→ **Extracted data**:
==========

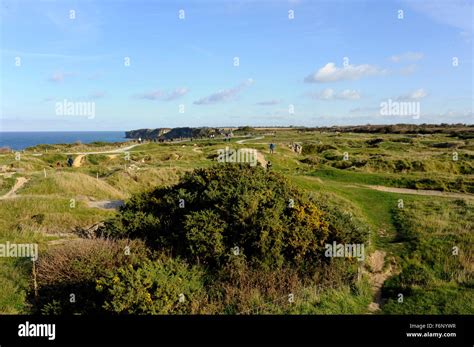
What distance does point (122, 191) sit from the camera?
28391mm

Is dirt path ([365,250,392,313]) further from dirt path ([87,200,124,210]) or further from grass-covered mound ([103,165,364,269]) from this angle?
dirt path ([87,200,124,210])

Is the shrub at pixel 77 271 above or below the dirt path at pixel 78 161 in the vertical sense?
below

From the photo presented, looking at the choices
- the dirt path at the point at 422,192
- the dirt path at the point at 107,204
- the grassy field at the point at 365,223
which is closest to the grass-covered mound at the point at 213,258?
the grassy field at the point at 365,223

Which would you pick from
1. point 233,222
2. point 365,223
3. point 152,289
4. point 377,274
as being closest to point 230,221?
point 233,222

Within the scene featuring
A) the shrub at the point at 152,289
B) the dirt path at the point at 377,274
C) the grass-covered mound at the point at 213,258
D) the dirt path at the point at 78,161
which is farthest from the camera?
the dirt path at the point at 78,161

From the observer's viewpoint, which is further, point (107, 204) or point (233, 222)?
point (107, 204)

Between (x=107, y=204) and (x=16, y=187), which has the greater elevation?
(x=16, y=187)

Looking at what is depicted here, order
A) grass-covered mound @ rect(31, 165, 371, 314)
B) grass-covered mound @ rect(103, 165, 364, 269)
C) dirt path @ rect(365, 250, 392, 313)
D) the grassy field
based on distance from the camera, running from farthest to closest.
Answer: grass-covered mound @ rect(103, 165, 364, 269), dirt path @ rect(365, 250, 392, 313), the grassy field, grass-covered mound @ rect(31, 165, 371, 314)

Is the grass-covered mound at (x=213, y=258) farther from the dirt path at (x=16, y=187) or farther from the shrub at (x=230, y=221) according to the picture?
the dirt path at (x=16, y=187)

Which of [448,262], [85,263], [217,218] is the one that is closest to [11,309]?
[85,263]

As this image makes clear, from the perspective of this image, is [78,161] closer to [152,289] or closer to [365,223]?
[365,223]

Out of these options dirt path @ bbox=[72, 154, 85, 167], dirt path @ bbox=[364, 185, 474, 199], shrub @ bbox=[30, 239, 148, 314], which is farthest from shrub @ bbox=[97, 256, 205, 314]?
dirt path @ bbox=[72, 154, 85, 167]

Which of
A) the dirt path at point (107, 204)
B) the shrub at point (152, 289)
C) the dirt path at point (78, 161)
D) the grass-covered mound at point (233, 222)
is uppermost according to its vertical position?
the dirt path at point (78, 161)

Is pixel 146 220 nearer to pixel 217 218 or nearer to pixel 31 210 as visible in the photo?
pixel 217 218
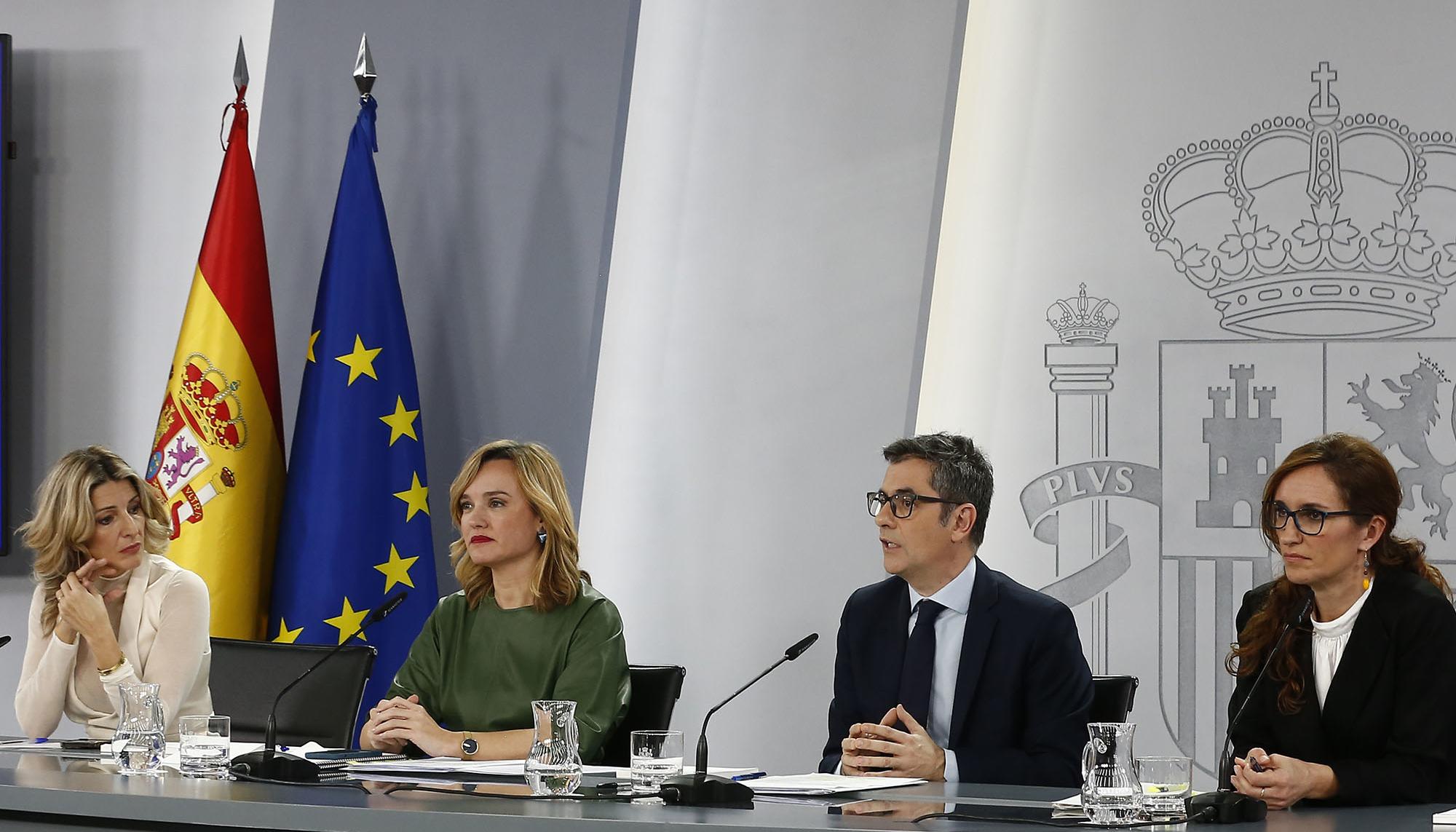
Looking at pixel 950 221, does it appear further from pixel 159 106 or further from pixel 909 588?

==========

Tally the lines in the rows above that include the string "this", with case counting, and reply with only the number.

2